Glossary with definitions of the main analysis labels used in the manuscript.

Concept Definition
Multivariate pattern analysis (MVPA) Term conveying all the analytical approaches that simultaneously treat multiple brain activity measurements. In most cases, these measurements are distributed across spatial units (i.e., voxels, channels, sensors…).
Decoding Generally, decoding entails using brain data to predict experimental conditions, in opposition to encoding, which entails using experimental conditions to predict brain data (as in univariate General Linear Model estimation).
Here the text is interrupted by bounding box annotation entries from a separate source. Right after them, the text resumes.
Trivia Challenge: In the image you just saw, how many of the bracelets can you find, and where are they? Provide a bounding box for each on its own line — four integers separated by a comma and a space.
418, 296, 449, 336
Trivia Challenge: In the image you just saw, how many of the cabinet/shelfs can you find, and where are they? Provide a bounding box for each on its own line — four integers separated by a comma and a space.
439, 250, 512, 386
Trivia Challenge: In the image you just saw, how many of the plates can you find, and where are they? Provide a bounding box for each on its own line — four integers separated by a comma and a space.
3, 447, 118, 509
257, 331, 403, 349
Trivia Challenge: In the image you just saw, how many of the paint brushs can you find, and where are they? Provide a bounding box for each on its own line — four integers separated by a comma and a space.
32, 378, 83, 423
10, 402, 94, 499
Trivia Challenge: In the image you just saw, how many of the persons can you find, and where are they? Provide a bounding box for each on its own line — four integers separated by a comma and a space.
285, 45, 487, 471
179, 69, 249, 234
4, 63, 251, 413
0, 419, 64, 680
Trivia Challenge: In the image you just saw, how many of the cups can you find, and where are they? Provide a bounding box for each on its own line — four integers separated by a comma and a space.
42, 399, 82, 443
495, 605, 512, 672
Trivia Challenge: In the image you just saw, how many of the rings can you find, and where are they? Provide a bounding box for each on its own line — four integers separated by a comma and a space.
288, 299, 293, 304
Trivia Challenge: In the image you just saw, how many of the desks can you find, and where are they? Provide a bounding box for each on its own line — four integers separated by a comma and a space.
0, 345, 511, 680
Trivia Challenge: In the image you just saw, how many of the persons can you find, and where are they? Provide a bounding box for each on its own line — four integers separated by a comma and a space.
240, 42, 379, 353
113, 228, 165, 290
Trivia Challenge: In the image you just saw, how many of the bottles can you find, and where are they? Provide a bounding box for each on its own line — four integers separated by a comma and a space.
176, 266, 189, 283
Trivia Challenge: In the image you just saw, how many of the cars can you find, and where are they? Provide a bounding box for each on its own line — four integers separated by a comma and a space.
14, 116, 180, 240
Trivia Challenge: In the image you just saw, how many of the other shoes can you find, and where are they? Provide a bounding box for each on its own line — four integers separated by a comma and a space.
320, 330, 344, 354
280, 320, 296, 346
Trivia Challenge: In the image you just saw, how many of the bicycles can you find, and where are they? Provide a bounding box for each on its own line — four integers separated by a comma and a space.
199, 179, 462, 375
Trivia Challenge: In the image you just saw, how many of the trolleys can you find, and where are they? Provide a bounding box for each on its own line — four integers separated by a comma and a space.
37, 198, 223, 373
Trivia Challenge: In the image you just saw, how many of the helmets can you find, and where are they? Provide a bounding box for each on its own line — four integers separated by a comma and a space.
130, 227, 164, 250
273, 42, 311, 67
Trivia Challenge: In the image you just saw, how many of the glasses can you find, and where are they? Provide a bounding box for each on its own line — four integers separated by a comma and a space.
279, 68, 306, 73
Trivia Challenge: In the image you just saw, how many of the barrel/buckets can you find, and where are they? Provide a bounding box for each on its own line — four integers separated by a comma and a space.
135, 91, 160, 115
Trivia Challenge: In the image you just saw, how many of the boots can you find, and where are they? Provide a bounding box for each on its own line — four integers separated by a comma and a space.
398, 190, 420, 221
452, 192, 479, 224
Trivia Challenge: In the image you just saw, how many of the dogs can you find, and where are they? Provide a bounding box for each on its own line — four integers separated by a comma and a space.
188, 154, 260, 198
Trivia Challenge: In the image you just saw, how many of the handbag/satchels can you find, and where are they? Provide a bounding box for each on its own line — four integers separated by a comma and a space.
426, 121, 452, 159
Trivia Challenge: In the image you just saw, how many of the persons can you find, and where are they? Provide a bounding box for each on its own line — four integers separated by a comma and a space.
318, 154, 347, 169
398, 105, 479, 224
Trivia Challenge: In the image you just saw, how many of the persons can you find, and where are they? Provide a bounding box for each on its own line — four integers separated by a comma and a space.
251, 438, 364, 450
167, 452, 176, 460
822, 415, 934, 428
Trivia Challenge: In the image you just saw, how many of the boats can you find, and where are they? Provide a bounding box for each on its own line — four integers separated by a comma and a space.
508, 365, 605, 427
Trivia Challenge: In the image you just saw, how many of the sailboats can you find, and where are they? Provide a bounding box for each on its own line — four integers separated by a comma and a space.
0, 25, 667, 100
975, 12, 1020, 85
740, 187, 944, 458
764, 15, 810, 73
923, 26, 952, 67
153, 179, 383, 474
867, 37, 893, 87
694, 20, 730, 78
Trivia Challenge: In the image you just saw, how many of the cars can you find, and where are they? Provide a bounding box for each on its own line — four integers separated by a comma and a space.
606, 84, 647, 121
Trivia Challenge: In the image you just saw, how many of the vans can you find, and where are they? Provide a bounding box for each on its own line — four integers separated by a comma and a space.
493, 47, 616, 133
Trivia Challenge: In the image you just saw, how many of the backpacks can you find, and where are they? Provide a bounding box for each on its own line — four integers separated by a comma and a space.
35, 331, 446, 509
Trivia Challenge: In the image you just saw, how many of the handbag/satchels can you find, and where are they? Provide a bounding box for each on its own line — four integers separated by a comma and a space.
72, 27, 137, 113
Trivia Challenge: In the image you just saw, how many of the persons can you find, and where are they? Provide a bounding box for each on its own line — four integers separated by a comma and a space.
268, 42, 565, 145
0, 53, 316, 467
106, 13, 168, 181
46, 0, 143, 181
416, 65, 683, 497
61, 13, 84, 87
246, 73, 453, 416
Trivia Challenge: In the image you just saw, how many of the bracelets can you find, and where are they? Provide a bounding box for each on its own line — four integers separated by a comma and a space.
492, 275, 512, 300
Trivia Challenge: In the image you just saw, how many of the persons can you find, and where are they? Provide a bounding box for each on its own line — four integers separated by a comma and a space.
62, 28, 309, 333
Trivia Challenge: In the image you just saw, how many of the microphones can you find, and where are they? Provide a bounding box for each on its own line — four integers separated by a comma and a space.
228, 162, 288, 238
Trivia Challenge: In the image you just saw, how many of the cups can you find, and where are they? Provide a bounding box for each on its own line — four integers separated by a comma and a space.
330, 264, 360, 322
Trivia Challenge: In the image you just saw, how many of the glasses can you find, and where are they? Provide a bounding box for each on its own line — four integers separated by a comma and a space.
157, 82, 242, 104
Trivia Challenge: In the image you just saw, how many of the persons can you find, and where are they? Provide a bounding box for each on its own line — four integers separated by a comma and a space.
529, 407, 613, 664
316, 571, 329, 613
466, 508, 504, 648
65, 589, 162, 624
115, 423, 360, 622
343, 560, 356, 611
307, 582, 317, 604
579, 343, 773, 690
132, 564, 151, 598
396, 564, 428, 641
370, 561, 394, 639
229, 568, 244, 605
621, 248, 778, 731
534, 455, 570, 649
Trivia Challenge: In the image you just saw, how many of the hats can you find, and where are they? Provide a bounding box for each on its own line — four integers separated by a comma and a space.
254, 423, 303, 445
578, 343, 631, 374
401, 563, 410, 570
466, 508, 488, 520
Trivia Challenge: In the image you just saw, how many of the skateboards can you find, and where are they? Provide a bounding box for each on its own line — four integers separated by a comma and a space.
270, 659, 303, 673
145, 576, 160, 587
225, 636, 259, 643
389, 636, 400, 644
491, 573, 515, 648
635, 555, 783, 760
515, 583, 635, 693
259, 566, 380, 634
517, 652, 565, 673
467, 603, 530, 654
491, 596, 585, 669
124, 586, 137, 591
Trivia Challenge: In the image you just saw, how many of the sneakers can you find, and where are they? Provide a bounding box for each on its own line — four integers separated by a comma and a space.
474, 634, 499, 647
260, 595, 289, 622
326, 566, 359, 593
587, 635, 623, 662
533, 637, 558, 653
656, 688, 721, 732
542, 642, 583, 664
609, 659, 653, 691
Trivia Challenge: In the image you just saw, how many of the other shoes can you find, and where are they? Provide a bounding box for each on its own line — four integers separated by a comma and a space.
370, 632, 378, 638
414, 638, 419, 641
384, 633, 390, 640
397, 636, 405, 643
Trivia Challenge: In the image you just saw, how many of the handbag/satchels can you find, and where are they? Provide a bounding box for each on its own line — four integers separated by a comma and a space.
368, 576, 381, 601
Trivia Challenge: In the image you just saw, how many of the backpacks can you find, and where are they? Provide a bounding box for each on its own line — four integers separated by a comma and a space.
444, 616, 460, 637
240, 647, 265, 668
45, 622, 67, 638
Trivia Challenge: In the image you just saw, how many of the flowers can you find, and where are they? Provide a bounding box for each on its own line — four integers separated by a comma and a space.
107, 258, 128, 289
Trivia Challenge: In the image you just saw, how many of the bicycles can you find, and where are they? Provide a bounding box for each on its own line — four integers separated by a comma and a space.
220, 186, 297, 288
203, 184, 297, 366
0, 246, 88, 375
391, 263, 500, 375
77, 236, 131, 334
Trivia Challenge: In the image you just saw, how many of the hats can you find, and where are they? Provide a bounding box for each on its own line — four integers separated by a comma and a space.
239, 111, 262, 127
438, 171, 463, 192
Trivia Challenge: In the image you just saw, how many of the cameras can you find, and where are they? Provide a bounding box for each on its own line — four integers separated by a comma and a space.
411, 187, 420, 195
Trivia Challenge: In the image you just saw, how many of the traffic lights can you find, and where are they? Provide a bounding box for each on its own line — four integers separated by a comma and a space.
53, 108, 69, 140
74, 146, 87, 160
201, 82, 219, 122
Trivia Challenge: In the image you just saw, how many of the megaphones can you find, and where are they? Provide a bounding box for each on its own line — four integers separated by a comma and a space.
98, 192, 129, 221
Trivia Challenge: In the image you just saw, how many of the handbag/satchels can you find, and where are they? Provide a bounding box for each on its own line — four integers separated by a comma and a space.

In this work, we use the term decoding to refer more specifically to its most popular implementation, in which machine-learning classifiers are trained and tested on brain activity patterns. It informs about how discriminable two (or more) experimental conditions' activity patterns are.
Cross-decoding Implementation of decoding analysis in which the machine-learning classifiers are trained and tested on datasets obtained in different experimental conditions (i.e., training the classifier with data from task A and testing it with data from task B). It informs about how generalizable the encoding space is among conditions.
Representational similarity analysis (RSA) MVPA technique that computes (dis)similarity measurements among activity patterns from all pairwise combinations of experimental conditions (or stimuli, trials, etc.). It can be performed both in a model-based (using explicit similarity predictions) or an exploratory fashion. It informs about the overall geometry or structure of representational spaces.
Canonical template tracking (CTT) MVPA technique that combines either decoding or RSA computations with independent localizer task(s). It is based on the estimation of canonical templates from the localizer(s) data, and its comparison with the main paradigm activity patterns using either machine-learning classifiers or similarity measurements. It informs about the activation of representations with specific content and/or under specific format.
Functional localizer Tasks designed to isolate brain region(s) engaged by specific cognitive processes. This methodology, used in the univariate analysis tradition, has enabled restricting the analyses of independent datasets (i.e., from a main experimental paradigm) to a series of functional regions of interest, defined individually for each participant.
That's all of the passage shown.